Data shown
Content starts

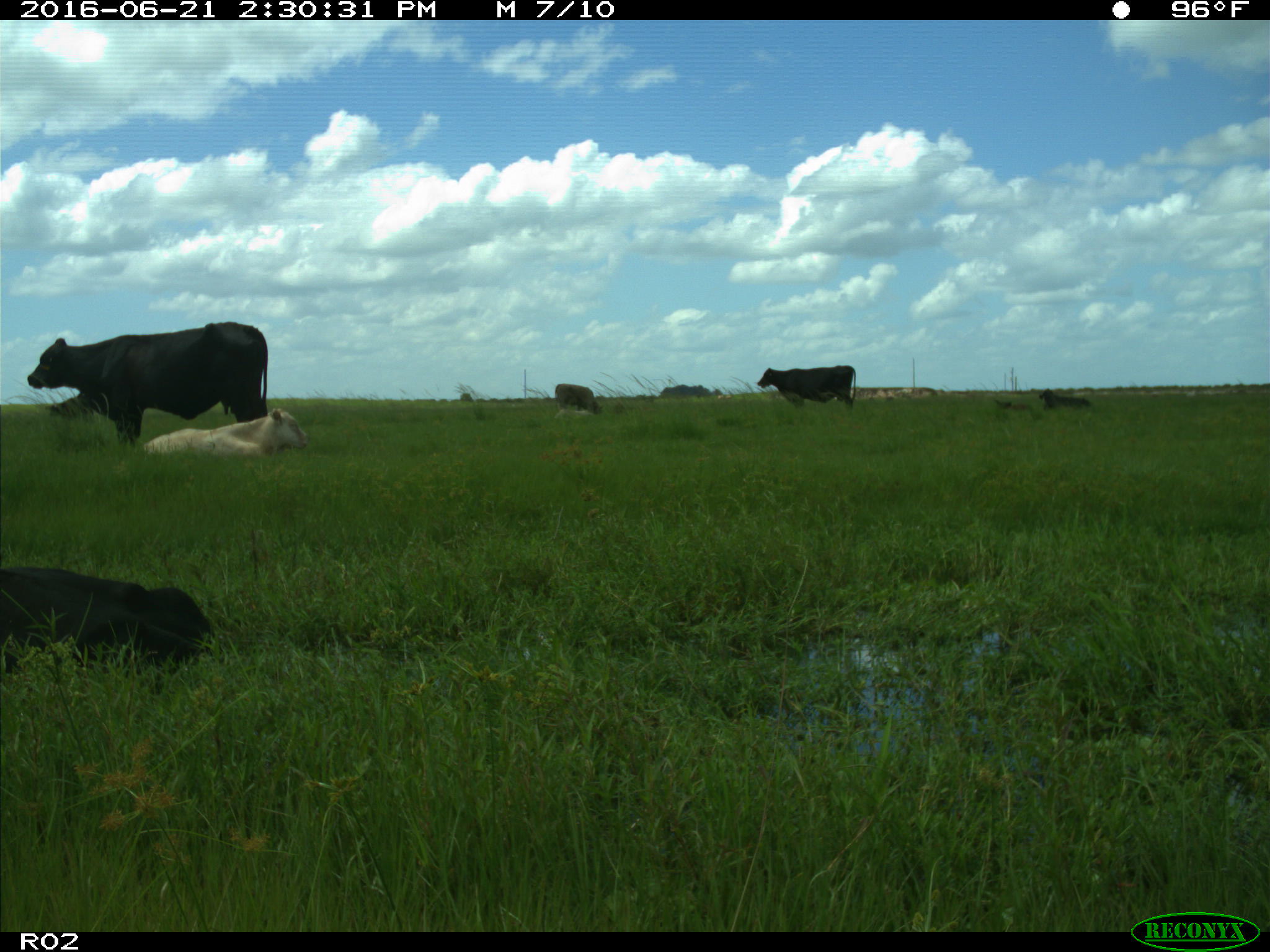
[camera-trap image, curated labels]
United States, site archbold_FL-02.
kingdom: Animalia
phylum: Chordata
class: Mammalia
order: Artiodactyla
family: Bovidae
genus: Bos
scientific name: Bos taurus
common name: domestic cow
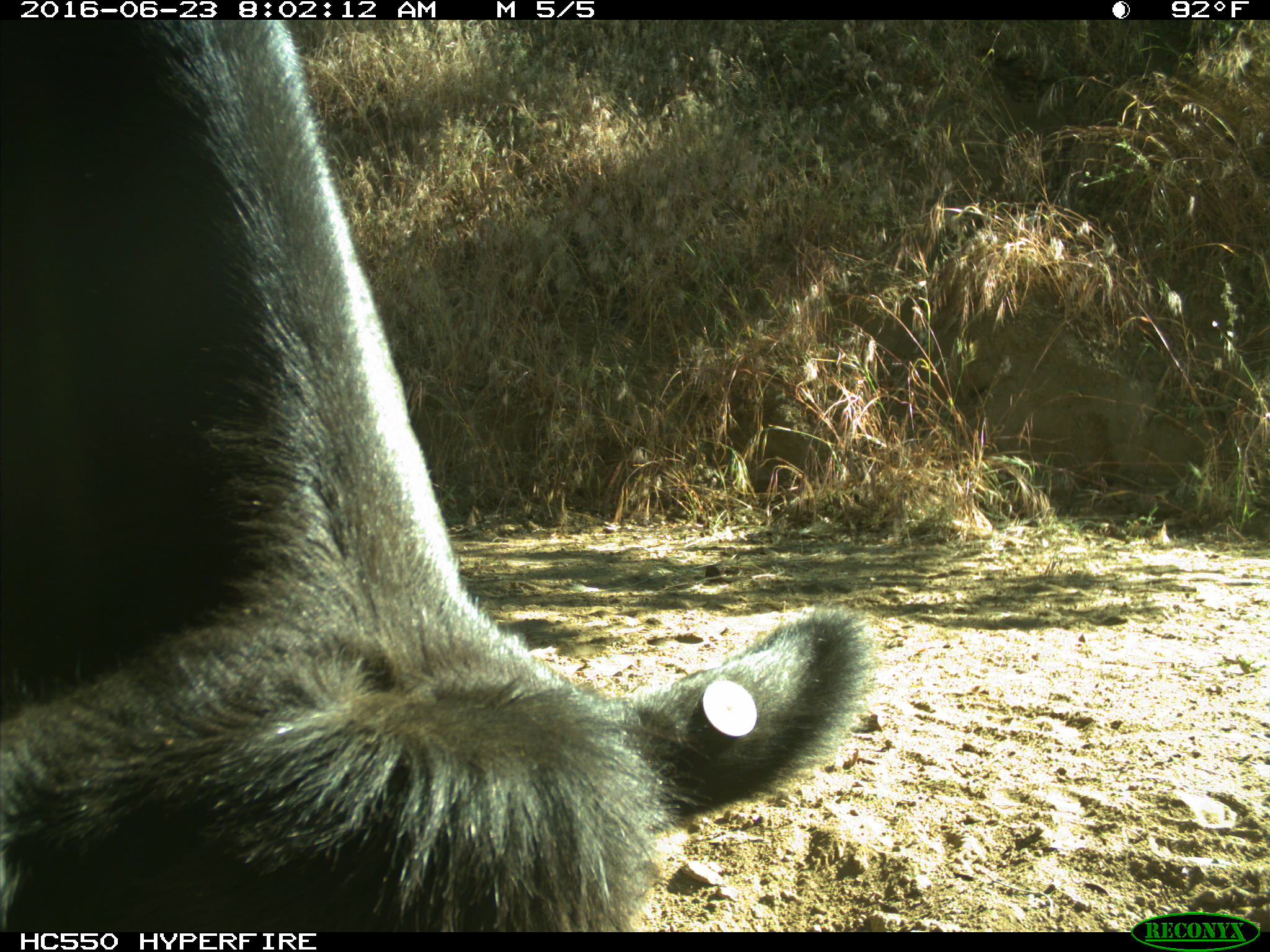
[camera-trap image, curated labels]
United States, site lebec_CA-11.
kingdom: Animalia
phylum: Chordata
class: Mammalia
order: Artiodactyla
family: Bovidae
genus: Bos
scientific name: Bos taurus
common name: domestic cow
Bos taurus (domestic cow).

Content ends
Content starts

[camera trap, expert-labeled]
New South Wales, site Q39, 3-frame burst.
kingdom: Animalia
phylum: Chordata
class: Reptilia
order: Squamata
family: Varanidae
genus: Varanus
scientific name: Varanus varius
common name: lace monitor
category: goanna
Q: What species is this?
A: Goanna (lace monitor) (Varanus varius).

Content ends

Task item
Starting at the line that contains "family: Varanidae" and stopping after the line that contains "A: Goanna (lace monitor) (Varanus varius).", write out every line exactly as it appears above, and no other line.

Finished task
family: Varanidae
genus: Varanus
scientific name: Varanus varius
common name: lace monitor
category: goanna
Q: What species is this?
A: Goanna (lace monitor) (Varanus varius).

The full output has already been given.